____ Extract to read
Methadone and Bupe are not interchangeable. They are targeted at two different patient populations, with some overlap. So, it's not just a matter of eenie meenie miney moe choose one--the choice is based on several different things.
Bupe (Suboxone) is intended for those with lighter addictions and/or shorter histories of addiction--usually those who are abusing Rx painkillers. Methadone is intended for those with heavier addictions and/or long histories of opioid use/abuse. The average needed dose of methadone is 80-120mgs, with some needing more and others less. It has been determined that Bupe works best for those who can stabilize at 60mgs of methadone or less. Those who require larger doses of methadone are unlikely to do well on Bupe, though it has happened.
Bupe is usually prescribed by specially licensed physicians in their own offices. It can be prescribed for up to one month at a time and you can (theoretically) get this amount right away, though usually the doctor will want to see you more often in early treatment to determine the right dose for you. You can get your Rx filled at any pharmacy and take the medication in the privacy of your own home.
Methadone can only be dispensed by clinics (unless it is for pain). There is a lot more "red tape" surrounding methadone treatment and it is heavily regulated by the government. It is dispensed from the clinic ONLY--you do NOT get a prescription, though with time you can earn take home doses. There is a higher risk of overdose with methadone, though both drugs are opioids and both cause physical dependence.
________
____ Information given
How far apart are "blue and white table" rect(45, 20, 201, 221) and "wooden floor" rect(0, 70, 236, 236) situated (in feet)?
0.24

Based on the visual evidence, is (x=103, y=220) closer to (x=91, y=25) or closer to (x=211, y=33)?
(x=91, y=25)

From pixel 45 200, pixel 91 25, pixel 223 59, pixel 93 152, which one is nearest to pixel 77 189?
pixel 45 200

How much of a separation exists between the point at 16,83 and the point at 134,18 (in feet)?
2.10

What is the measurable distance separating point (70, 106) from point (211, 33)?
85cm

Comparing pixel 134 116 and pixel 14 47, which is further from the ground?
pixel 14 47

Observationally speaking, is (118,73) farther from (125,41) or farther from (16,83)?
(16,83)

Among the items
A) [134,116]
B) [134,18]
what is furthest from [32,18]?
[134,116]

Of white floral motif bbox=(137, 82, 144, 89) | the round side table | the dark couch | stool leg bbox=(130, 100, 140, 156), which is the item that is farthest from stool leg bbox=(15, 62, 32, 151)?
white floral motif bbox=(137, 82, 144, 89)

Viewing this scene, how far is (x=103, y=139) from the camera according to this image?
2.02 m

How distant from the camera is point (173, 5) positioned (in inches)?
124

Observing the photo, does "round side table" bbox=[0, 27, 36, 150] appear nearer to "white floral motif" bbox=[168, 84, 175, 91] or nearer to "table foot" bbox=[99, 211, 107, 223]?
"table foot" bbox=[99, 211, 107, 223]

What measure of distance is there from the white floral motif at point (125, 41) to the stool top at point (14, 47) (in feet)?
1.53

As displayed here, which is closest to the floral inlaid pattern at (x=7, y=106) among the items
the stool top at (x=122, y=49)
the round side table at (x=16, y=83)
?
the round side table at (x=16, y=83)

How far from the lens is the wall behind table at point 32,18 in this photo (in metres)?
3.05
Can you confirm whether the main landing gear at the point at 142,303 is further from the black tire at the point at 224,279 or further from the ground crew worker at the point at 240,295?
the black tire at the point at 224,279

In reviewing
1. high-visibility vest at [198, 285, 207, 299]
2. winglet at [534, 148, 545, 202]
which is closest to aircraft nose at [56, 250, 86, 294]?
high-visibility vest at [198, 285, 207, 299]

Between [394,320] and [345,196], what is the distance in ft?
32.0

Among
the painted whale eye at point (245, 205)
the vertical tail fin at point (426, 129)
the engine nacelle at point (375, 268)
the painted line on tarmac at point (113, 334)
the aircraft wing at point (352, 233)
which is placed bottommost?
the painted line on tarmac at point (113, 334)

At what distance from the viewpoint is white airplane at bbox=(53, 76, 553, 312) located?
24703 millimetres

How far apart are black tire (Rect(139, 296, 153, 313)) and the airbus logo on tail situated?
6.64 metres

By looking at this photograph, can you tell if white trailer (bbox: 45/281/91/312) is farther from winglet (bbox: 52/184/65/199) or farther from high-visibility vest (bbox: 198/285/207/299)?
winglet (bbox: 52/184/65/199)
________
____ Information given
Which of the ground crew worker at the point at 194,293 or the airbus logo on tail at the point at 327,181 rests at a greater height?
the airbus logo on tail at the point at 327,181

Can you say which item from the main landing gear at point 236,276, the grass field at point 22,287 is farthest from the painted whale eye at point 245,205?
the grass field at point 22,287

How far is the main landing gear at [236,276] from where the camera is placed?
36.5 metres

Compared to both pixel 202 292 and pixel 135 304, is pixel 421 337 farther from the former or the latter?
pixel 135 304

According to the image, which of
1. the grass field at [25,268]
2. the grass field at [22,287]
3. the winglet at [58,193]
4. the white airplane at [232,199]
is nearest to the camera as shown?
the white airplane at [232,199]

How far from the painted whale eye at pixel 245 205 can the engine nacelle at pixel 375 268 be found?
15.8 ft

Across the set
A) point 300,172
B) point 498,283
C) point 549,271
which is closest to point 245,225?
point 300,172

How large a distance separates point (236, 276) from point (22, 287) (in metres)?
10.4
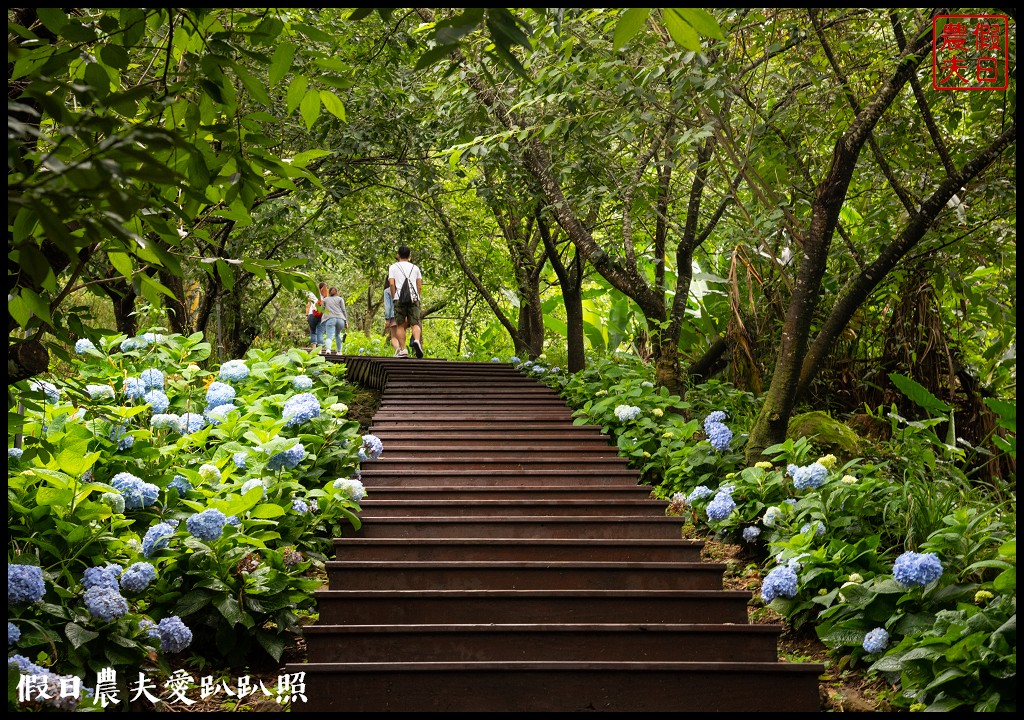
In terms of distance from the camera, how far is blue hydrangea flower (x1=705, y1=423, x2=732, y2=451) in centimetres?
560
________
● Task to complete
In the text comparing methadone and Bupe, why does the doctor usually want to see a Bupe patient more often in early treatment? Answer in one to three sentences. The records are taken from a different source than the text.

● Answer to this task
The doctor sees the patient more often in early treatment to determine the right dose for that patient. This happens even though Bupe can in theory be prescribed for up to a month at a time right away.